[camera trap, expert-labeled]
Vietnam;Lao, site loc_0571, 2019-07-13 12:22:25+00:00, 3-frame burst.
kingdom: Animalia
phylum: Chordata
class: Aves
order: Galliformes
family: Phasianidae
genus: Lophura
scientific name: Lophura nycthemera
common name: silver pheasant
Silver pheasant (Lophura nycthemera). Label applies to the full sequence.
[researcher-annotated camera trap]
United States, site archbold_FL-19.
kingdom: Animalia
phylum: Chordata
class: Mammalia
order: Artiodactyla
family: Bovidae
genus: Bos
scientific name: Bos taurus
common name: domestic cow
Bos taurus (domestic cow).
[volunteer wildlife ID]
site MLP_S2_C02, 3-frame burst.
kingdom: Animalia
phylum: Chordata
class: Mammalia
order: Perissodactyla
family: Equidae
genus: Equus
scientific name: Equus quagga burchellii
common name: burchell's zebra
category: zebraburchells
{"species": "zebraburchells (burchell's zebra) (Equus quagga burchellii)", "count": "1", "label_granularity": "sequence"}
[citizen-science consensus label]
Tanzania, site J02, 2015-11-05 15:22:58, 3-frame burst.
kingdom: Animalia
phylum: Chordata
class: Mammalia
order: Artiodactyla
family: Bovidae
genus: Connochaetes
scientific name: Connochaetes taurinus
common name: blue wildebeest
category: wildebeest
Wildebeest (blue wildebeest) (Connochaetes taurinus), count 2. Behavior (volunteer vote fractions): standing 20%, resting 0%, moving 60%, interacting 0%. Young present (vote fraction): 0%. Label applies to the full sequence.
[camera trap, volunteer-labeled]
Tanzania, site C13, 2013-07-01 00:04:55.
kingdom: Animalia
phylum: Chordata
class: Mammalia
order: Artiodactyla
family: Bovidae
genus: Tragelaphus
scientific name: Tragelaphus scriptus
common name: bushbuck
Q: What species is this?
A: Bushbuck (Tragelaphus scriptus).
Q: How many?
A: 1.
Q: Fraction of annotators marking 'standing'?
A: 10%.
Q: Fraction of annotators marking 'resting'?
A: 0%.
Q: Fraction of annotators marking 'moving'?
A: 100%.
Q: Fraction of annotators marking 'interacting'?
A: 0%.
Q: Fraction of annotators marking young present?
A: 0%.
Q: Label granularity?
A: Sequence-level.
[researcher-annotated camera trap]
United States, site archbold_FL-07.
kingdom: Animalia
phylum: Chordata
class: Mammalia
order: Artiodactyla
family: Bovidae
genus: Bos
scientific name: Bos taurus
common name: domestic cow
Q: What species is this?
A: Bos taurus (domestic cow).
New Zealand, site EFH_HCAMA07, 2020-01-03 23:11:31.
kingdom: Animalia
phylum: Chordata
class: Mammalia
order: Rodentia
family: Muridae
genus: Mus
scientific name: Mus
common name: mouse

◆ Task prompt ◆
From the data above, return every line from the line that has "class: Aves" up to and including the line that has "category: zebraburchells", exactly.

◆ Answer ◆
class: Aves
order: Galliformes
family: Phasianidae
genus: Lophura
scientific name: Lophura nycthemera
common name: silver pheasant
Silver pheasant (Lophura nycthemera). Label applies to the full sequence.
[researcher-annotated camera trap]
United States, site archbold_FL-19.
kingdom: Animalia
phylum: Chordata
class: Mammalia
order: Artiodactyla
family: Bovidae
genus: Bos
scientific name: Bos taurus
common name: domestic cow
Bos taurus (domestic cow).
[volunteer wildlife ID]
site MLP_S2_C02, 3-frame burst.
kingdom: Animalia
phylum: Chordata
class: Mammalia
order: Perissodactyla
family: Equidae
genus: Equus
scientific name: Equus quagga burchellii
common name: burchell's zebra
category: zebraburchells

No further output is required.